| HN Mirror

Y	Hacker News new \| ask \| show \| jobs

by glogla 1947 days ago

That kind of approach is fine for special cases like time series or logs or events, but "no updates or deletes" is never going to be true for arbitrary data.

"Negotiating with data provider" is never going to happen - SAP or IBM or whatever vendor of whatever you're integrating is not going to change how their systems work to make your life easier - more likely they would use it as an opportunity to pitch their reporting solution instead.

Meaning from simple data movement, you get need for CDC on source end, then the simple incremental movement, then deduplication on target end - and that one is pretty computationally expensive.

For small data and low refresh frequencies (like singular gigabytes in source size, so hundreds of megabytes in columnar, updated daily), this dance might not be worth it compared to daily full snapshots.

I wish you were right though, my life would be hella easier.

1 comments

snidane 1947 days ago

We are probably refering to different scenarios. When purchasing data for analytics, data providers are usually sophisticated enough to know not to modify their data history. With new ones, data delivery format can be negotiated.

Data providers usually wait for a day or something worth of data to collect before validating and releasing it to customers.

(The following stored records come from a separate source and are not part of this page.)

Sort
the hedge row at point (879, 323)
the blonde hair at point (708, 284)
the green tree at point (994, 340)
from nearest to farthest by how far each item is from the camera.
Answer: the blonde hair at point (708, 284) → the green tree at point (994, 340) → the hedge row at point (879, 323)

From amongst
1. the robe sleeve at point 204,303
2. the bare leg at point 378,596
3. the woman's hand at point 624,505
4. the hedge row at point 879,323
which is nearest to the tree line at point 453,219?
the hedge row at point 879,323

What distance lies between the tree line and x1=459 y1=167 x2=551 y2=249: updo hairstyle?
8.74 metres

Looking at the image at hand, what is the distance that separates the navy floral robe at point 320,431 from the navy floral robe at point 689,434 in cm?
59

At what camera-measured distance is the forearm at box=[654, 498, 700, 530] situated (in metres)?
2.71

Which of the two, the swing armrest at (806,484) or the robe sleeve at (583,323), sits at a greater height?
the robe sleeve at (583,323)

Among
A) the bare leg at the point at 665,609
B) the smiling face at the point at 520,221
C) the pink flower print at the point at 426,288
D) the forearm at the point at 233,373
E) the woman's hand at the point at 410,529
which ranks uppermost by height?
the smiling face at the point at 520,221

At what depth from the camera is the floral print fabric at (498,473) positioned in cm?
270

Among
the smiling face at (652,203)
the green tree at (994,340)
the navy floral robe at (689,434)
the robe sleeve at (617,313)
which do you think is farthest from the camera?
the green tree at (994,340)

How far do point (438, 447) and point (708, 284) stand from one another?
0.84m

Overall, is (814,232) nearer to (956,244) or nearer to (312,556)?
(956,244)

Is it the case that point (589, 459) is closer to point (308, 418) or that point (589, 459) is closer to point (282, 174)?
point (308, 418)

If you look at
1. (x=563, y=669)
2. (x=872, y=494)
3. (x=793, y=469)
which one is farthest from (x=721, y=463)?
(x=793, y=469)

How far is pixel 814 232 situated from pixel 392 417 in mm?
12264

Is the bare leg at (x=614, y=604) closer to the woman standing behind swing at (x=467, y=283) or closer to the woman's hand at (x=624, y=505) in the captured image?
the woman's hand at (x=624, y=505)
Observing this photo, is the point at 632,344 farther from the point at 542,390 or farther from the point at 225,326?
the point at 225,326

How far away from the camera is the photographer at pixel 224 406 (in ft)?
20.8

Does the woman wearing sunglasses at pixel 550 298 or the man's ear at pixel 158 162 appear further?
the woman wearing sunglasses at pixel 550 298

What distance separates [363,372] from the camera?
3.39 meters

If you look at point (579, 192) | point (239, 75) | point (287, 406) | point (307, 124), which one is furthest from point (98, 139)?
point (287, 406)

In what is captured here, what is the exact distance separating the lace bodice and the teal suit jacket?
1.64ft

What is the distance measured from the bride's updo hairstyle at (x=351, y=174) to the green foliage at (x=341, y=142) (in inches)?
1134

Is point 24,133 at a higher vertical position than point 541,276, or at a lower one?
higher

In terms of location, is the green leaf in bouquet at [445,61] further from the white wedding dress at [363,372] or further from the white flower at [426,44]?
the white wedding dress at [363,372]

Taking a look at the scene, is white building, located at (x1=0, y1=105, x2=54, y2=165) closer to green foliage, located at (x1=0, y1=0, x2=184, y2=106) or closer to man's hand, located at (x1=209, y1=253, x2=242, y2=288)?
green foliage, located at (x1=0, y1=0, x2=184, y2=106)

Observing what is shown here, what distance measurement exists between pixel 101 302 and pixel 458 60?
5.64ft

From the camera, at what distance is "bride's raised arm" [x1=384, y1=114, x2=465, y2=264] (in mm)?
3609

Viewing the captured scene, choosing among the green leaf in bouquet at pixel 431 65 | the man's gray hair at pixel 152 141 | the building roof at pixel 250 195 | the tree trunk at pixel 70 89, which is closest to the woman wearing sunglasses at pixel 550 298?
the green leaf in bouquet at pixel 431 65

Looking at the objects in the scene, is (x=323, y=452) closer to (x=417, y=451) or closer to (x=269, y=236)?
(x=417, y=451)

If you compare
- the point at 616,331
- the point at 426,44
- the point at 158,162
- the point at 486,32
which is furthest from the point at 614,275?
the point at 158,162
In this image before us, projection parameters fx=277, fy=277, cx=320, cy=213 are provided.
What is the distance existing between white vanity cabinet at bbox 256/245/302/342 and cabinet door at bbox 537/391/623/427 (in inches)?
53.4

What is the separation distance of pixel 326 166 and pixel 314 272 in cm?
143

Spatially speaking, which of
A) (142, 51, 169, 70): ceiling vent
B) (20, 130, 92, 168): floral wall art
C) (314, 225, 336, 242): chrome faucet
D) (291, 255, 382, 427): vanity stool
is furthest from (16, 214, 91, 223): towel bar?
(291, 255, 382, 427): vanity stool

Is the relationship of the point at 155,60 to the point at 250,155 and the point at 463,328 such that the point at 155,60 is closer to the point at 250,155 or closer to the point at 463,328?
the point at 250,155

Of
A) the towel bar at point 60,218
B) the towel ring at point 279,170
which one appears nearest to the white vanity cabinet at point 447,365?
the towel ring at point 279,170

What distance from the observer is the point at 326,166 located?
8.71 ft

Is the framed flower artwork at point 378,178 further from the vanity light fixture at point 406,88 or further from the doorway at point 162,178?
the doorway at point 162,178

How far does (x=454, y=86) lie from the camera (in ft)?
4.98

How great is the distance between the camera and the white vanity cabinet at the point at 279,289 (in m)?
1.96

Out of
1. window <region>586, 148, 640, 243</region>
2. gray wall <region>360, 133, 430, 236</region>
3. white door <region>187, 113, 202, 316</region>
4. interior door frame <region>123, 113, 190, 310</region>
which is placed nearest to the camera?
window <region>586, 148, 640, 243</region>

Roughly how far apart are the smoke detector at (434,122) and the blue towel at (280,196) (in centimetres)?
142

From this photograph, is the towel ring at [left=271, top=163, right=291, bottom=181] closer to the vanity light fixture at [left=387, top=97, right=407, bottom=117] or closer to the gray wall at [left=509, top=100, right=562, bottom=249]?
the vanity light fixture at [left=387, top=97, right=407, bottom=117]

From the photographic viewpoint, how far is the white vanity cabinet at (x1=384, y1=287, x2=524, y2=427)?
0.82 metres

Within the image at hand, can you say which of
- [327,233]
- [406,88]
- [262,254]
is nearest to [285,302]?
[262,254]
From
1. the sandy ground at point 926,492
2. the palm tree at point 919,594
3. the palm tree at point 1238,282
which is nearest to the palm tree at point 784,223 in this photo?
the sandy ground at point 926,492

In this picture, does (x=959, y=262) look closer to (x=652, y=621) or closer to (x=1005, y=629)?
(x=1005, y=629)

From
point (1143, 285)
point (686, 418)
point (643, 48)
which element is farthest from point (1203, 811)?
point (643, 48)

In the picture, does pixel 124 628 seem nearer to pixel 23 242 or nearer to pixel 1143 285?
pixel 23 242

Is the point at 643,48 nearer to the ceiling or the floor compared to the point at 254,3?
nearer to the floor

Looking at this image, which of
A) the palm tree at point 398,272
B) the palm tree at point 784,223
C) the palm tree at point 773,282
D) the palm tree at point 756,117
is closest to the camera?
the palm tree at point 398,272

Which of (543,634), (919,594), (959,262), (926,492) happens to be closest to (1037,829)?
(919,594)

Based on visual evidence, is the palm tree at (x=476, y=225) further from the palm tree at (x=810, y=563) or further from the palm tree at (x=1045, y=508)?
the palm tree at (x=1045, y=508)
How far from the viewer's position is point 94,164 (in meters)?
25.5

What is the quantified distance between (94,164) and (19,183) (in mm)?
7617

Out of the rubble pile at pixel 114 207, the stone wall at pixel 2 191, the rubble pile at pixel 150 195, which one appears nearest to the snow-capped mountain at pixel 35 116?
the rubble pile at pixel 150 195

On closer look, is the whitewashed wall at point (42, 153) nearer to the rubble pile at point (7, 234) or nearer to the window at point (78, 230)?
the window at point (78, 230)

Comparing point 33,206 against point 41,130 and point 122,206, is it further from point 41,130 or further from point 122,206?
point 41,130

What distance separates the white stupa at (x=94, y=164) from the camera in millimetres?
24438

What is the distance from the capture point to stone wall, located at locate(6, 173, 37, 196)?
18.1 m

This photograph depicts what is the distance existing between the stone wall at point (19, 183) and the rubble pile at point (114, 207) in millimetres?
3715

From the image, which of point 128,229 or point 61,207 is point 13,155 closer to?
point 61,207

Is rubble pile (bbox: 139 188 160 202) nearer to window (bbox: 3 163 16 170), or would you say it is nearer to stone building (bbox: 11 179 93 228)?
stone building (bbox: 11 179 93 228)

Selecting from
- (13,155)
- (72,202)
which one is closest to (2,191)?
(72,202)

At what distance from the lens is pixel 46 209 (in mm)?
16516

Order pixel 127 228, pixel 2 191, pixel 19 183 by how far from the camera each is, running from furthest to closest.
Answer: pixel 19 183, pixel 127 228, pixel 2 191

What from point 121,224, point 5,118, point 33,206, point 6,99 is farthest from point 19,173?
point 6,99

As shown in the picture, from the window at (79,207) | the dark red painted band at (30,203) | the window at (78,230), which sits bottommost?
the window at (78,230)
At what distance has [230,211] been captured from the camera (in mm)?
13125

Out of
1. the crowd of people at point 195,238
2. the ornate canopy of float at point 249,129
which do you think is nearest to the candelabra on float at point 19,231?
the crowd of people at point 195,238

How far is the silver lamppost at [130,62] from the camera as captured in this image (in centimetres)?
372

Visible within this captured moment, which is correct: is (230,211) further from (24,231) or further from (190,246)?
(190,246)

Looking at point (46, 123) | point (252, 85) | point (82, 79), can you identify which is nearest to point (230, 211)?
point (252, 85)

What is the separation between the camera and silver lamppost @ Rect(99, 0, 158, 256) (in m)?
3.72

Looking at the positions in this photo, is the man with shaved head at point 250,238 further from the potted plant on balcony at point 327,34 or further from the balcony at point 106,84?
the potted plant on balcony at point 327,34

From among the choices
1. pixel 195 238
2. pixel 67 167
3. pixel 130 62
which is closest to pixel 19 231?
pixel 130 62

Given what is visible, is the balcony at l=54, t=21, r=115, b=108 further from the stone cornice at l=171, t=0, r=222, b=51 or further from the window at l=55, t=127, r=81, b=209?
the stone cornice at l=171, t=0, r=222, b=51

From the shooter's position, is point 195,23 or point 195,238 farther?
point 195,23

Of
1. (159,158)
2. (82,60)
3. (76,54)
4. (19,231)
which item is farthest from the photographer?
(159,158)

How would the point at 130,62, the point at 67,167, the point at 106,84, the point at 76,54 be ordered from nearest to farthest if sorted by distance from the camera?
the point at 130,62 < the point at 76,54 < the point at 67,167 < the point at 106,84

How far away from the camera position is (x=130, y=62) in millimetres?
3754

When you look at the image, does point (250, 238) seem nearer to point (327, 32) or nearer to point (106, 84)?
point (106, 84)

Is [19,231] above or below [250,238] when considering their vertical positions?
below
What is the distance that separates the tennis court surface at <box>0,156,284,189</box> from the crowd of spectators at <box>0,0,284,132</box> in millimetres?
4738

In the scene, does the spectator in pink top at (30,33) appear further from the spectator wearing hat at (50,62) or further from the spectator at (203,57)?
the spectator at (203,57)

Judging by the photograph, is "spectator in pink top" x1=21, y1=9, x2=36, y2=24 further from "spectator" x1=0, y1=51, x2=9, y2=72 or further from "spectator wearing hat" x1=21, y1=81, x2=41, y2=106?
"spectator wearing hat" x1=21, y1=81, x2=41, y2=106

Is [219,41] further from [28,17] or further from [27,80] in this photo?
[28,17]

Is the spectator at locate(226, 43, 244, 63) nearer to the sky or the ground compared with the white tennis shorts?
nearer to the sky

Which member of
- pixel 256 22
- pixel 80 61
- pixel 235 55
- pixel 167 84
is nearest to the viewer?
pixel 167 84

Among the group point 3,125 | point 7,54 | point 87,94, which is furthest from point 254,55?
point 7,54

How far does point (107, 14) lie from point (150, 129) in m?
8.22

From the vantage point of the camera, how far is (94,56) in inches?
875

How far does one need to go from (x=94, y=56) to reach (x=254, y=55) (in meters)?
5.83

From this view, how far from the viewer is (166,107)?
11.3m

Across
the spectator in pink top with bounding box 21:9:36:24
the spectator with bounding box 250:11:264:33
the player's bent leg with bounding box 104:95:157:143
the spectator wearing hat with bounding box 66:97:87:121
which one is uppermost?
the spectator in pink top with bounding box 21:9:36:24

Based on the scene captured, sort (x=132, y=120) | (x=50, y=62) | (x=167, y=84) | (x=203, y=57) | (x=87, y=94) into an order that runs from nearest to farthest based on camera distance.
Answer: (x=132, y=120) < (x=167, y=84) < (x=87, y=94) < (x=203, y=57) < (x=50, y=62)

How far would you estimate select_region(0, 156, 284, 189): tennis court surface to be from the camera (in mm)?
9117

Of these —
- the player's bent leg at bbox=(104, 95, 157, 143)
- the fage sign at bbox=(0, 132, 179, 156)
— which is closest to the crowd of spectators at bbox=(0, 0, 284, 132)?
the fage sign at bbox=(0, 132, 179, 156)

For integrating some OLTP database updating in real time on the other hand, yes you will need CDC.

---

Most of data engineering is just incrementally adding new data to existing corpus and then running a big batch job to dedup, sort or partition. This last step surely is computationally expensive, but at least it is conceptually simple and can be solved by throwing hardware at it. The first part of incremental updates is what imo causes more troubles.